Contacts between India and Arabs of Baghdad
• Between 750 and 1258, the Abbasid caliphate of Baghdad managed a vast empire that spread between Indus and Spain. Greek and Indian cultures met in the famous "House of Wisdom" (Bait al-hikma) of Baghdad.
• In the 8th century, Indian physician Manikya was invited to the court of Haroun al-Rashid for translating Sushruta-Samhita in Arabic.
• In the 10th century, a Persian pharmacist, Abu Mansur Muwaffaq, wrote the Kitab'I Abniya an Haq'iq'l Adwiya (book of Fundamentals and Real Properties of Cures) on the basis of Greek and Indian sources.
Similarities between Hippocratic dietetics and Ayurvedic dietetics
• Human body is a microcosm of the universe. In the Hippocratic medicine, body is made of water, air, earth and fire. In the Ayurvedic medicine, body is made of water, air, earth, fire and vacuum.
• In the works of Hippocrates and in Ayurveda, seasons, habitat, type of life, the food that one eats favour either health or disease.
• In both the dietetics, digestion is explained as cooking of food with the help of body-fire.

* Records supplied:

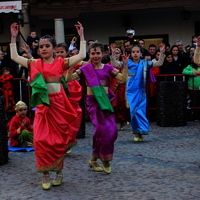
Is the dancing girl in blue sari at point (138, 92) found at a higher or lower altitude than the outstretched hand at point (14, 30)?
lower

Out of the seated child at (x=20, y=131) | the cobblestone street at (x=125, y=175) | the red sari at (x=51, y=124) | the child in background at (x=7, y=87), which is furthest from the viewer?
the child in background at (x=7, y=87)

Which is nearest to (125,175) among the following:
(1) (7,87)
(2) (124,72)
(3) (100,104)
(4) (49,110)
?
(3) (100,104)

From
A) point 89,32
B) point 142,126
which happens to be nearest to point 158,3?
point 89,32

* Tasks to perform:
**a)** Return the text on Ayurvedic and Hippocratic medicine from "Similarities between Hippocratic" to "health or disease.".
**b)** Using the text on Ayurvedic and Hippocratic medicine, what are the answers to these questions?
(i) To whose court was Manikya invited?
(ii) On what sources did Abu Mansur Muwaffaq base his book?
(iii) How is digestion explained in both dietetics?
**c)** Does each statement agree with the text on Ayurvedic and Hippocratic medicine?
(i) The Abbasid caliphate of Baghdad managed its empire between 750 and 1258.
(ii) In Hippocratic medicine, the body includes vacuum.
(iii) Manikya was a Persian pharmacist.
The entries are not used here.

* Numbered responses:
**a)**
Similarities between Hippocratic dietetics and Ayurvedic dietetics
• Human body is a microcosm of the universe. In the Hippocratic medicine, body is made of water, air, earth and fire. In the Ayurvedic medicine, body is made of water, air, earth, fire and vacuum.
• In the works of Hippocrates and in Ayurveda, seasons, habitat, type of life, the food that one eats favour either health or disease.

**b)**
(i) Haroun al-Rashid's
(ii) Greek and Indian sources
(iii) As cooking of food with the help of body-fire

**c)**
(i) Yes: "Between 750 and 1258, the Abbasid caliphate of Baghdad managed a vast empire"
(ii) No: "In the Hippocratic medicine, body is made of water, air, earth and fire."
(iii) No: "Indian physician Manikya"